In an unpublished study by Dr Drake’s group using mice with prostate tumors, a combination of radiation therapy with a depleting anti–CTLA-4 antibody was able to halt tumor growth, whereas radiation alone had no effect. Although the depleting antibodies of mice are different from those of humans, Dr Drake theorized that using an experimental reagent such as mogamulizumab might produce a similar effect in humans. “When we give this depleting regulatory T cell (Treg) antibody, we do not deplete the Tregs in the mouse’s gut, skin, liver, or lungs. So there’s a hope that perhaps that can be translated to humans and not lead to systemic toxicity.”
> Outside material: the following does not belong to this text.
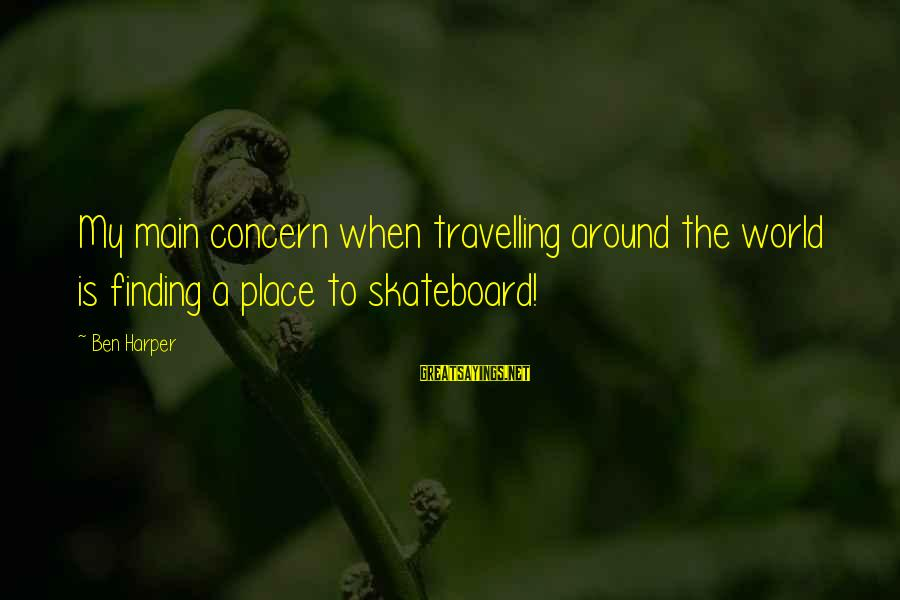 Finding My Place In The World Sayings By Ben Harper: My main concern when travelling around the world is finding a place to skateboard!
He said that Dr Hammers has designed a trial in which patients with oligometastatic kidney cancer receive radiation therapy followed by a combination of CTLA-4 and PD-1 blockade and then PD-1 monotherapy. Although anti–CTLA-4 agents may not deplete CTLA-4 in humans the way they do in mice, there is a possibility of seeing the type of synergy that is revealed in the mouse models.
Conclusion
“So we can see that these mouse models are at least a little bit predictive,” said Dr Drake. Checkpoint inhibition plus TKIs worked in both mice and humans, although studies in mice did not predict toxicity in humans; combination checkpoint inhibition worked in both mice and humans; and it remains to be seen whether checkpoint inhibition plus radiation therapy might work in humans. “We hope to see the sort of synergy that we saw in the mouse models,” Dr Drake concluded.
References
Amin A, Plimack ER, Infante JR, et al. Nivolumab (anti-PD-1; BMS-936558, ONO-4538) in combination with sunitinib or pazopanib in patients (pts) with metastatic renal cell carcinoma (mRCC) [ASCO abstract 5010]. J Clin Oncol. 2014;32(5)(suppl).
Hammers HJ, Plimack ER, Infante JR, et al. Phase I study of nivolumab in combination with ipilimumab in metastatic renal cell carcinoma (mRCC) [ASCO abstract 4504]. J Clin Oncol. 2014;32(5)(suppl).
Sharabi AB, Nirschl CJ, Kochel CM, et al. Stereotactic radiation therapy augments antigen-specific PD-1-mediated antitumor immune responses via cross-presentation of tumor antigen. Cancer Immunol Res. 2015;3(4):345-355.
Zeng J, See AP, Phallen J, et al. Anti-PD-1 blockade and stereotactic radiation produce long-term survival in mice with intracranial gliomas. Int J Radiat Oncol Biol Phys. 2013;86(2):343-349.